#171:炭焼き小屋、居間(十二)

 それを聞き、うんうんと頷くスフィンクスとネメア。
「私たちもそうでしたよ。同年代は女の子ばかりでした」
 苦笑気味に言うスフィンクスに
「数少ない男の子は、だいたい巫女以外とくっつきまして……」
 と、ネメアも続いた。
 たぶん、巫女には声をかけにくかったんだと思いますと寂しげに言うスフィンクスに、メイミィはちょっと不思議そうに尋ねた。
「カリオペちゃん、どんなタイプの男の子が好きなの?」
「え!? 私ですか?」
 うん、と。
 一転して、目をキラキラ輝かせ。
 好奇心たっぷりの視線を、メイミィはスフィンクスに向けた。
「ちょっと、気になるじゃない」
 そうですねえ……
 思案すること、十秒弱。
 スフィンクスはゆっくりと話し始めた。
「頼れるひとが良いですね」
「例えば、あのアークさんみたいな?」
 いえいえ、と。
 即座にスフィンクス、首を振る。
「もう少し落ち着いた感じの年上の殿方がですね。……いや実はその、良いなと思った人がいて、ですね……」
 言いながら、スフィンクスはみるみる赤面する。
 興味深そうに聞き入っていたネメアが、突如何かに気がついたような表情になった。

「ゴート卿ですか?」
「く、クレイオッ!!」

 図星。
 そう思えるほどに、珍しく。
 スフィンクスが狼狽した風になった。

「ごーときょう?」
「ほら、アレだ。マックの師という奴だ」

 そのテルプシコルの言葉を聞き、心底仰天したようにスフィンクスは振り向いた。

「ご、ゴート卿をご存じなのですか!?」
「まるで存じないが、先ほどお主が名前を言っていただろう」
「え!?」

 ものすごい、パニック感。
 もお、赤面するわ汗はかくわ、切れ長の目はまん丸だわ。
 狼狽の極みなスフィンクスに向かって、テルプシコルはニヤニヤしながら話しを続ける。
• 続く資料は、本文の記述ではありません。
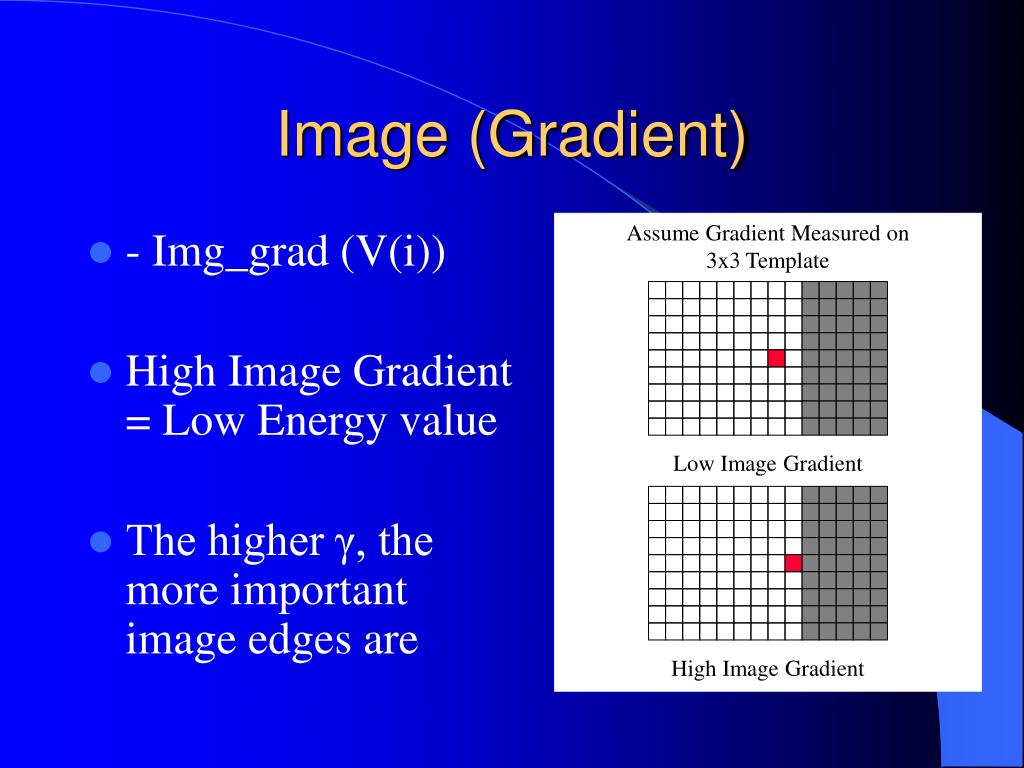 Image (Gradient)

- - Img_grad (V(i))
- High Image Gradient = Low Energy value
- The higher γ, the more important image edges are

Assume Gradient Measured on 3x3 Template

Low Image Gradient

High Image Gradient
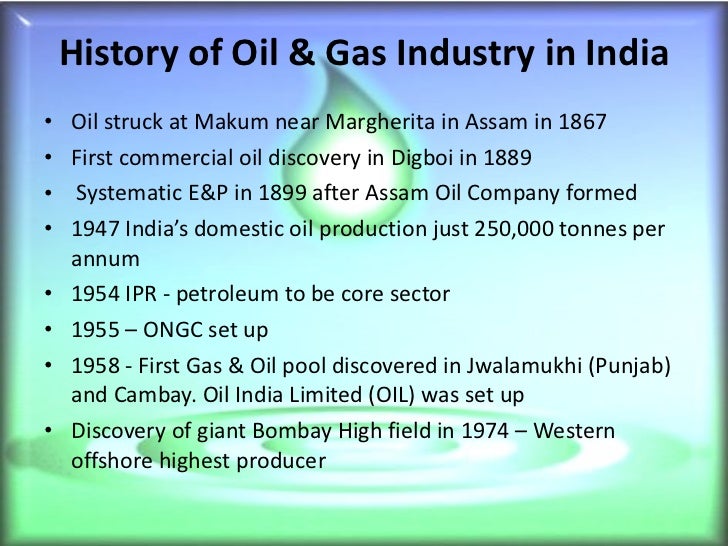 History of Oil & Gas Industry in India

• Oil struck at Makum near Margherita in Assam in 1867
• First commercial oil discovery in Digboi in 1889
• Systematic E&P in 1899 after Assam Oil Company formed
• 1947 India's domestic oil production just 250,000 tonnes per annum
• 1954 IPR - petroleum to be core sector
• 1955 – ONGC set up
• 1958 - First Gas & Oil pool discovered in Jwalamukhi (Punjab) and Cambay. Oil India Limited (OIL) was set up
• Discovery of giant Bombay High field in 1974 – Western offshore highest producer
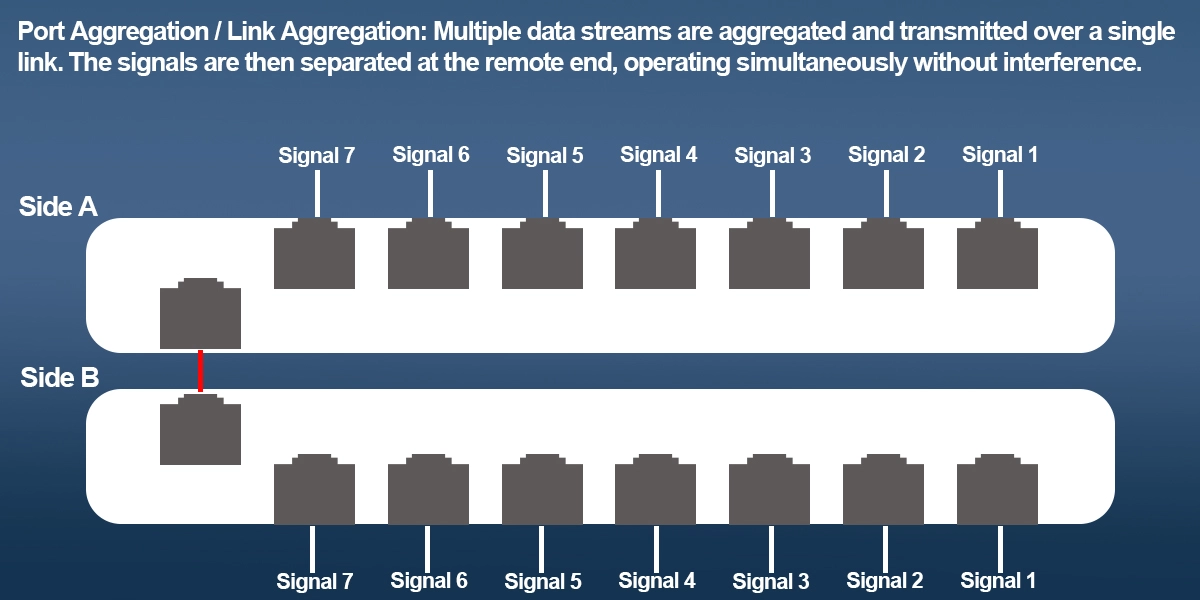 Port Aggregation / Link Aggregation: Multiple data streams are aggregated and transmitted over a single link. The signals are then separated at the remote end, operating simultaneously without interference.

Signal 7 Signal 6 Signal 5 Signal 4 Signal 3 Signal 2 Signal 1

Side A

Side B

Signal 7 Signal 6 Signal 5 Signal 4 Signal 3 Signal 2 Signal 1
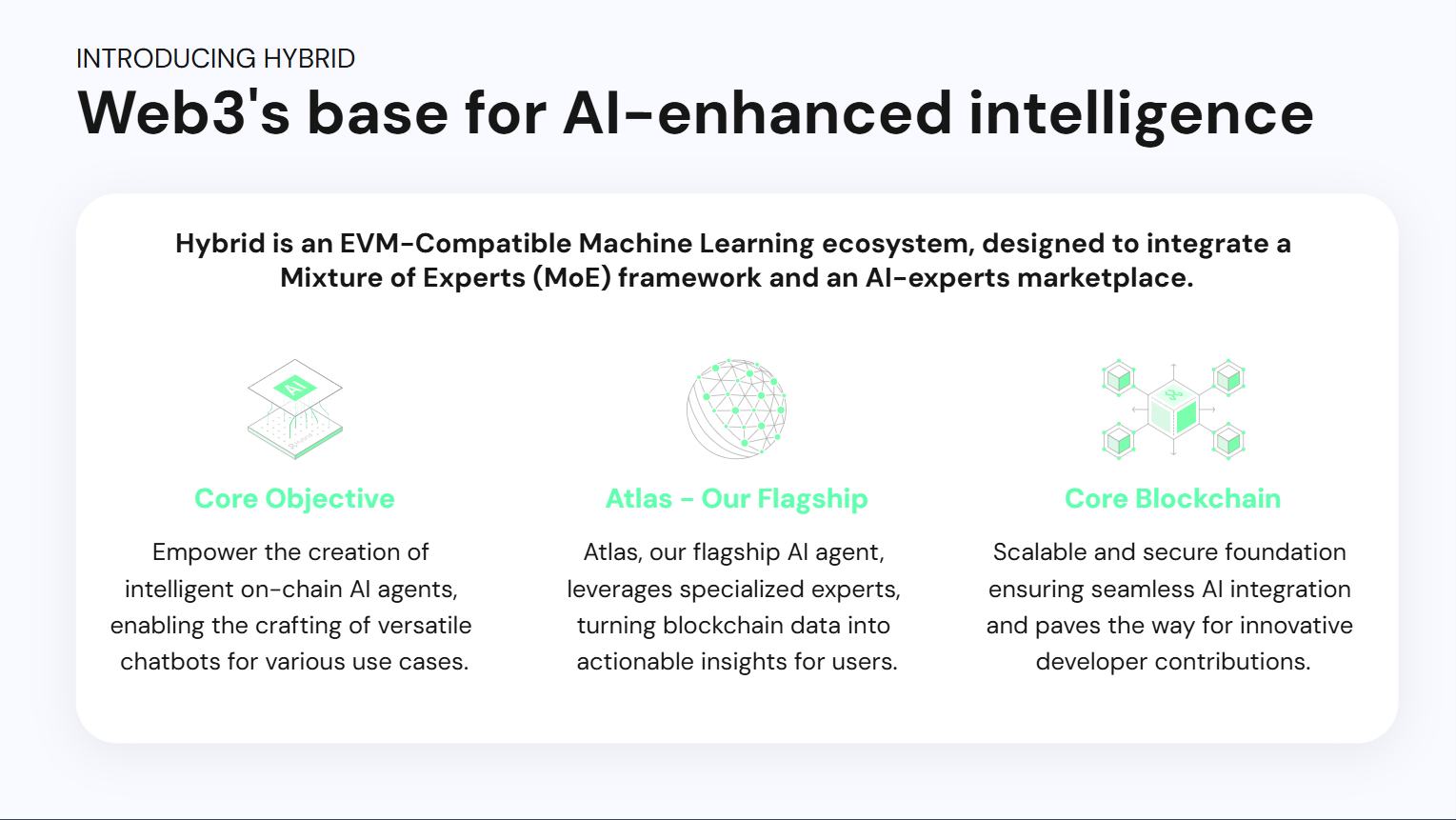 INTRODUCING HYBRID

Web3's base for AI-enhanced intelligence

Hybrid is an EVM-Compatible Machine Learning ecosystem, designed to integrate a Mixture of Experts (MoE) framework and an AI-experts marketplace.

AI

Core Objective

Empower the creation of intelligent on-chain AI agents, enabling the crafting of versatile chatbots for various use cases.

Atlas - Our Flagship

Atlas, our flagship AI agent, leverages specialized experts, turning blockchain data into actionable insights for users.

Core Blockchain

Scalable and secure foundation ensuring seamless AI integration and paves the way for innovative developer contributions.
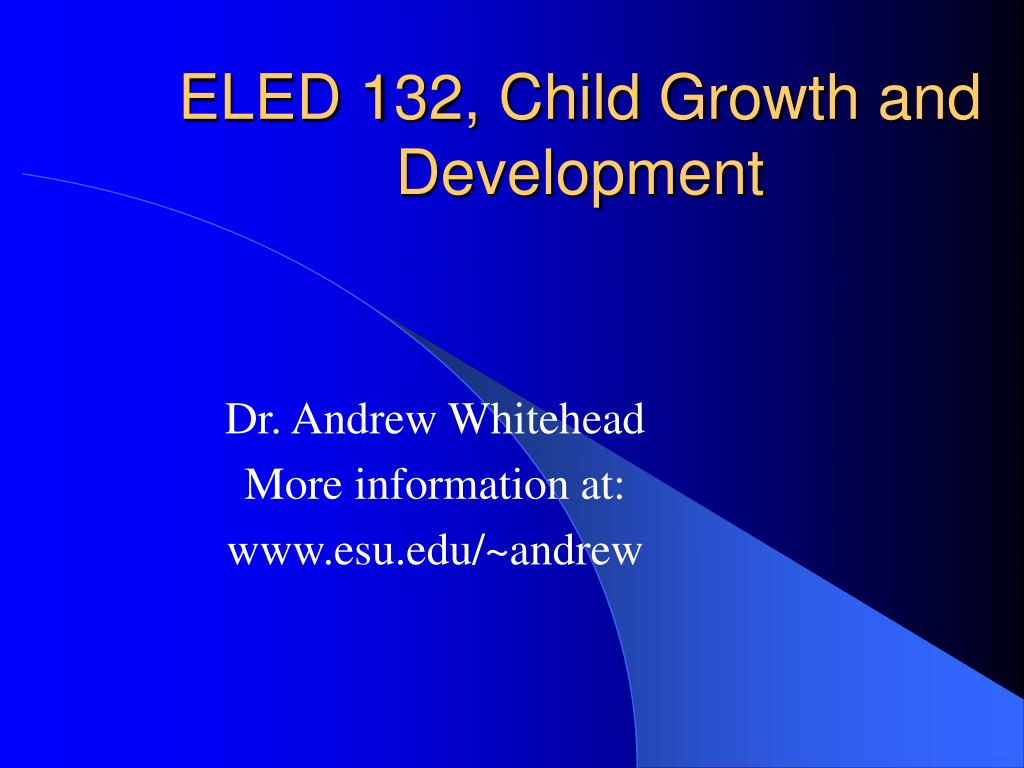 ELED 132, Child Growth and Development

Dr. Andrew Whitehead
More information at:
www.esu.edu/~andrew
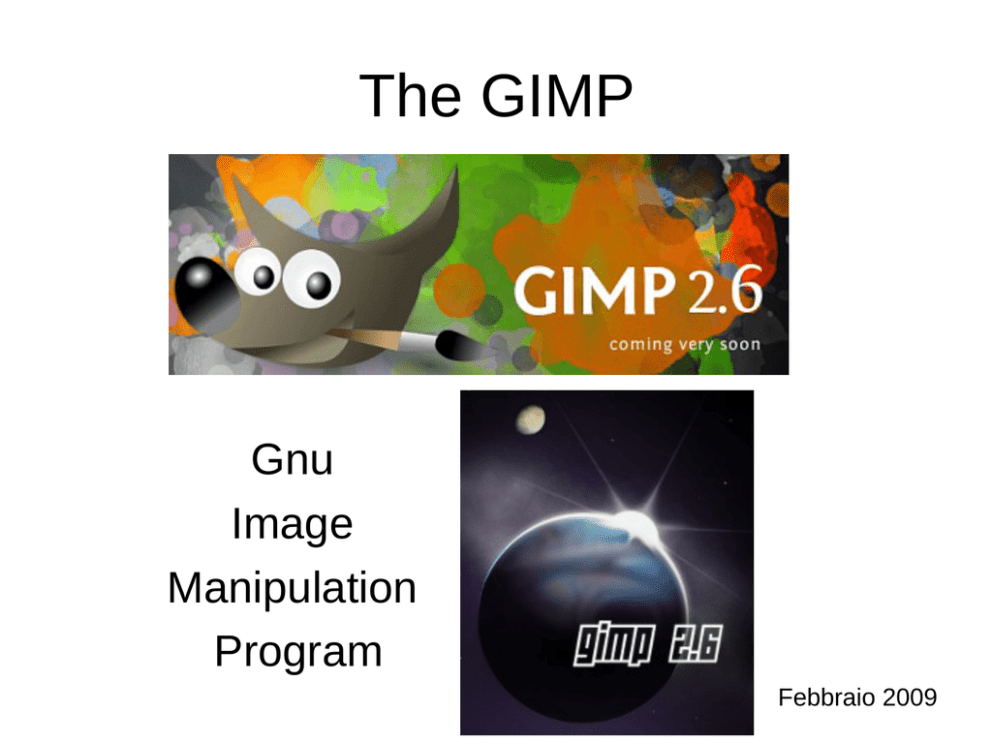 The GIMP

GIMP 2.6
coming very soon

Gnu
Image
Manipulation
Program

gimp 2.6

Febbraio 2009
「マックがどれほど強いかという話になったとき、今の帝国の双拳とやらで、マックと同じくらい強いのだと名前が出たではないか」
「……あ!」

 ようやく身に覚えが付いたものか。
 ふうっと息を吐きながら、スフィンクスはうつむいた。
「そう言えば、そうでした」
 ふむう、と。
 赤面しうつむくスフィンクスを興味深そうにみながら。
 テルプシコルは脇に控えるネメアに尋ねた。
「どのような人なのだ、クレイオ? そのゴート卿と言う男は」
 尋ねられたネメアは、にっこり笑って話し始めた。

「それはです——」
「——私から話しましょう」

 突如、スフィンクスは後ろから腕を回してネメアの口をふさぐ。
 むぐー!? とか言ってるネメアには頓着せずに話し始めた。